Speechworld vs. Realworld

Here's Mark Steyn:
In Realworld, political speeches would be about closing down unnecessary federal bureaucracies, dramatically downsizing or merging others, and ending makework projects and mission creep. The culture of excess that distinguishes the hyperpower at twilight would be reviled at every turn. But instead the “hugely persuasive” orator declares that there’s nothing to worry about that even more government can’t cure. In Speechworld, “no hill is too steep, no horizon is beyond our reach.” In Realworld, that’s mainly because we’re going downhill. And the horizon is a cliff edge.
Jon Stewart noted that the topic of Obama's latest speech - the meager drawdown of a couple of surge troops from Afghanistan - was so inconsequential that he should have done a Facebook update instead.


Bram said...

In realworld, the private sector would be freaking out about supporting 1.8 federal civilian employees we carry on our backs. (More like 2.5 million if you include other money pits like the Postal Service, Amtrak, Freddie and Fannie)
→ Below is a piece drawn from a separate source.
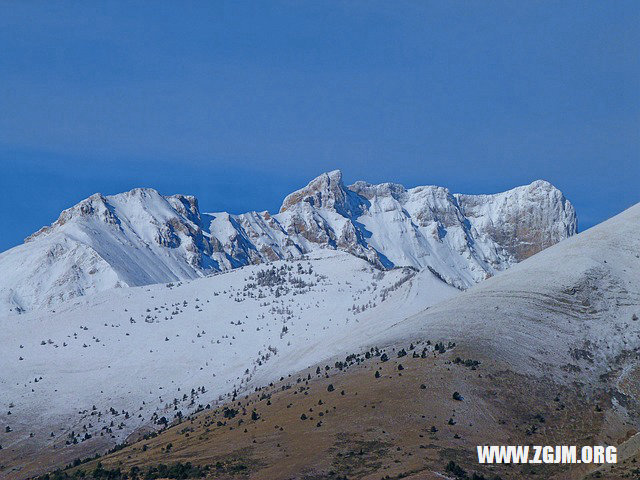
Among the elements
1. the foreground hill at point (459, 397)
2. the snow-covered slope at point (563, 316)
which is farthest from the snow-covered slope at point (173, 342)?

Realworld people would be talking about how half of them could be fired tomorrow and none of us would notice. Then we would wonder if firing half the remaining ones isn't a good idea also.

ooo33sss said...

It's remarkable what doesn't upset the folks in Realworld. Losses for the Post Office and Amtrak would constitute a rounding error in the defense budget.

Forget about the intolerable tax rates that strangling their competitiveness - General Electric claimed a tax benefit of $3.2 billion for 2010.

But very serious Realworld people go giddy for the things that go bang blam boom.

Bram said...

Sure - A realworld executive wouldn't have have started 2 more wars this year - with nothing important at stake and nothing to gain for either.

In the realworld, we also wouldn't have 700,000 CIVILIANS working for the Department of Defense. That doesn't include the lunch ladies at Fort Dix (contractors) or the IT people who actually get things done (more contractors).

Realworld v.1 said...

In 1960, there were 760,000 CIVILIANS working in the Department of Defense.